新しいものは (常にとはいえないけれども) より良いものである

It's fairly rare for a new release of well-maintained software to be less efficient, but the maintainers can't anticipate every possible use-case - so while being aware that newer versions are likely to perform better, don't assume that they always will.

This is true of Django itself. Successive releases have offered a number of improvements across the system, but you should still check the real-world performance of your application, because in some cases you may find that changes mean it performs worse rather than better.

Newer versions of Python, and also of Python packages, will often perform better too - but measure, rather than assume.

注釈

Unless you've encountered an unusual performance problem in a particular version, you'll generally find better features, reliability, and security in a new release and that these benefits are far more significant than any performance you might win or lose.

Django テンプレート言語の代替

For nearly all cases, Django's built-in template language is perfectly adequate. However, if the bottlenecks in your Django project seem to lie in the template system and you have exhausted other opportunities to remedy this, a third-party alternative may be the answer.

Jinja2 can offer performance improvements, particularly when it comes to speed.

Alternative template systems vary in the extent to which they share Django's templating language.

注釈

If you experience performance issues in templates, the first thing to do is to understand exactly why. Using an alternative template system may prove faster, but the same gains may also be available without going to that trouble - for example, expensive processing and logic in your templates could be done more efficiently in your views.

代替のソフトウェア実装

It may be worth checking whether Python software you're using has been provided in a different implementation that can execute the same code faster.

However: most performance problems in well-written Django sites aren't at the Python execution level, but rather in inefficient database querying, caching, and templates.

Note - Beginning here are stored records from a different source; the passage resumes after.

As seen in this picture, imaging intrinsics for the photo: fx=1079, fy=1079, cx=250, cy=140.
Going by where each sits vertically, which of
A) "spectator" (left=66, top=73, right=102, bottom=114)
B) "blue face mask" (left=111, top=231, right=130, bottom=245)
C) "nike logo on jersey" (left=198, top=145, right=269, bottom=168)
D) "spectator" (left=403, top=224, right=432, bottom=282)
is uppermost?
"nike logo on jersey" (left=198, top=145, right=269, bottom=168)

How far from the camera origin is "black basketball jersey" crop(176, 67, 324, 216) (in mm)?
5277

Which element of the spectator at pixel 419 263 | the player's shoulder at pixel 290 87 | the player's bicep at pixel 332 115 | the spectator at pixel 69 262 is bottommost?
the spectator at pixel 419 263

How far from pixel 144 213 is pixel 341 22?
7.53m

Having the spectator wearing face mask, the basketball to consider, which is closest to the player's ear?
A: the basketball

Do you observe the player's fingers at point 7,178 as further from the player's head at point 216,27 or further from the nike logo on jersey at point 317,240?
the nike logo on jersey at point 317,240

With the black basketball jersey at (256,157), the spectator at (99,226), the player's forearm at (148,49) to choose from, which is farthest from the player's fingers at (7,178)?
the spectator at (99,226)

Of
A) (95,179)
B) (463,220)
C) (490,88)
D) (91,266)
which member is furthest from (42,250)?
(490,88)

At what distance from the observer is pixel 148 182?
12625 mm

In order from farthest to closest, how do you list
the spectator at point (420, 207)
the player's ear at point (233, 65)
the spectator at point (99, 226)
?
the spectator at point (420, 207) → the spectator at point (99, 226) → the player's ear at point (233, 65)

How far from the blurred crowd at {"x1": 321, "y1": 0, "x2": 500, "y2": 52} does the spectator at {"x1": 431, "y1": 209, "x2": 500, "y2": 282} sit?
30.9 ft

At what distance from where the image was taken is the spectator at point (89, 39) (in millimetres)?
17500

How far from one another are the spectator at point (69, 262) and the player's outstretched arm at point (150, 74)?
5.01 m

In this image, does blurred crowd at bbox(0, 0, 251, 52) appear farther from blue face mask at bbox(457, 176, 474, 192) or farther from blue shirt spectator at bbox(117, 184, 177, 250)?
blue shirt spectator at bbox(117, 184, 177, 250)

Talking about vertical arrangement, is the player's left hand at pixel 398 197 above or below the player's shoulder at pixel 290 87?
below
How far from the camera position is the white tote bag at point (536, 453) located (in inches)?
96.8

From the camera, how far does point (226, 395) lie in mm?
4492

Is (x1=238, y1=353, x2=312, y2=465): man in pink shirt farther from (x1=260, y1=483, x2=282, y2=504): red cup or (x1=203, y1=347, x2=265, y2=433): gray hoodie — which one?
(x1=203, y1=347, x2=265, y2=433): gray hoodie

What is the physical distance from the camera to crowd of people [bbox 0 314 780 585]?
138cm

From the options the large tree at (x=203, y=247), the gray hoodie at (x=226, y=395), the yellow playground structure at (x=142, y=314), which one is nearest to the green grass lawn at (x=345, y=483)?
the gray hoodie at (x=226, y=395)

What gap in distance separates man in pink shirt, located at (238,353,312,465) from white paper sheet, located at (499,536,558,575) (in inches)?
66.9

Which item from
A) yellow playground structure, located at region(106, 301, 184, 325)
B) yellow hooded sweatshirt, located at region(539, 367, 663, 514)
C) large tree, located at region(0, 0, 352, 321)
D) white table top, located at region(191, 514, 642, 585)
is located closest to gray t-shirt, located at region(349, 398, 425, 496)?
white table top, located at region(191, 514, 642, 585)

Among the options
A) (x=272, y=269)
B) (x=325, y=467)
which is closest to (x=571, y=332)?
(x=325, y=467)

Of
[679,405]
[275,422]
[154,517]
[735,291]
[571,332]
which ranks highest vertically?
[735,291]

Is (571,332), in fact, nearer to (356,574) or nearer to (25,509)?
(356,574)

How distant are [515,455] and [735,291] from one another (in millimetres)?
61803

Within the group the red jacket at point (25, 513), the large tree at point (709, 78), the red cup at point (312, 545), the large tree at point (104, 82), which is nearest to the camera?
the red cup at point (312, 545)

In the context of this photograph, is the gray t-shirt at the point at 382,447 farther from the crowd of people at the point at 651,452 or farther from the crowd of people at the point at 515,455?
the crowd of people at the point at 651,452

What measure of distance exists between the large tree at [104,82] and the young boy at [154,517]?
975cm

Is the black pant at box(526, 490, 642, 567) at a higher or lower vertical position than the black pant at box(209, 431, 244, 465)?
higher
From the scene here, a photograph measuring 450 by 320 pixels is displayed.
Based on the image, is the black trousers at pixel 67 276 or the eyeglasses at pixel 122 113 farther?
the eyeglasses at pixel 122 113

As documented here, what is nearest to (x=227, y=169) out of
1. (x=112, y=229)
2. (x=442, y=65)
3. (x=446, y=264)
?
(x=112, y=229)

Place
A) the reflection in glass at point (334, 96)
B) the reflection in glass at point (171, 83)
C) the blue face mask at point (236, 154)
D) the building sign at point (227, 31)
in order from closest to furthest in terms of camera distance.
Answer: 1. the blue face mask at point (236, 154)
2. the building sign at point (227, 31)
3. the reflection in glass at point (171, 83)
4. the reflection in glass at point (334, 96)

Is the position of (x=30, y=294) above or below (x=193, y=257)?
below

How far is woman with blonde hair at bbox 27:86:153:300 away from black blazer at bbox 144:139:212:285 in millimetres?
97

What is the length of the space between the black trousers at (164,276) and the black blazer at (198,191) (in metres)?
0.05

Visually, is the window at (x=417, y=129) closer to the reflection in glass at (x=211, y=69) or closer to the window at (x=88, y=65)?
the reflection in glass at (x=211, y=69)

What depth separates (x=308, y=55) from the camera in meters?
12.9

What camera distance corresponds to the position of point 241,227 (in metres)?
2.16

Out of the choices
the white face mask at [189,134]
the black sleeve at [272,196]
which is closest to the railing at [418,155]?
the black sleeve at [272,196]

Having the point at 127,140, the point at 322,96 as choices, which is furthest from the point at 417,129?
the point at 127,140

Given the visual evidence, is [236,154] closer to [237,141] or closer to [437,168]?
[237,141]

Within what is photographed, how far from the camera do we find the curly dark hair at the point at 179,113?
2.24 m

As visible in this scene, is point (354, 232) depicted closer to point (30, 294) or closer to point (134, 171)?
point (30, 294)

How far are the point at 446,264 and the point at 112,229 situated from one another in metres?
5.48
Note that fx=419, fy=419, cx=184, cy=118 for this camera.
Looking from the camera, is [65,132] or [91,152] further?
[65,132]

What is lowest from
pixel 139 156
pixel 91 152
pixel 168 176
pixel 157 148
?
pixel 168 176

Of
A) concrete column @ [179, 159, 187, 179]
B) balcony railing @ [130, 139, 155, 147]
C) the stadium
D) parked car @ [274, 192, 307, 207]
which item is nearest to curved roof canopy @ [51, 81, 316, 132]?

If you're relying on poorly-written Python code, your performance problems are unlikely to be solved by having it execute faster.

Using an alternative implementation may introduce compatibility, deployment, portability, or maintenance issues. It goes without saying that before adopting a non-standard implementation you should ensure it provides sufficient performance gains for your application to outweigh the potential risks.

With these caveats in mind, you should be aware of:

PyPy

PyPy is an implementation of Python in Python itself (the 'standard' Python implementation is in C). PyPy can offer substantial performance gains, typically for heavyweight applications.

A key aim of the PyPy project is compatibility with existing Python APIs and libraries. Django is compatible, but you will need to check the compatibility of other libraries you rely on.

Python ライブラリの C 実装

Some Python libraries are also implemented in C, and can be much faster. They aim to offer the same APIs. Note that compatibility issues and behavior differences are not unknown (and not always immediately evident).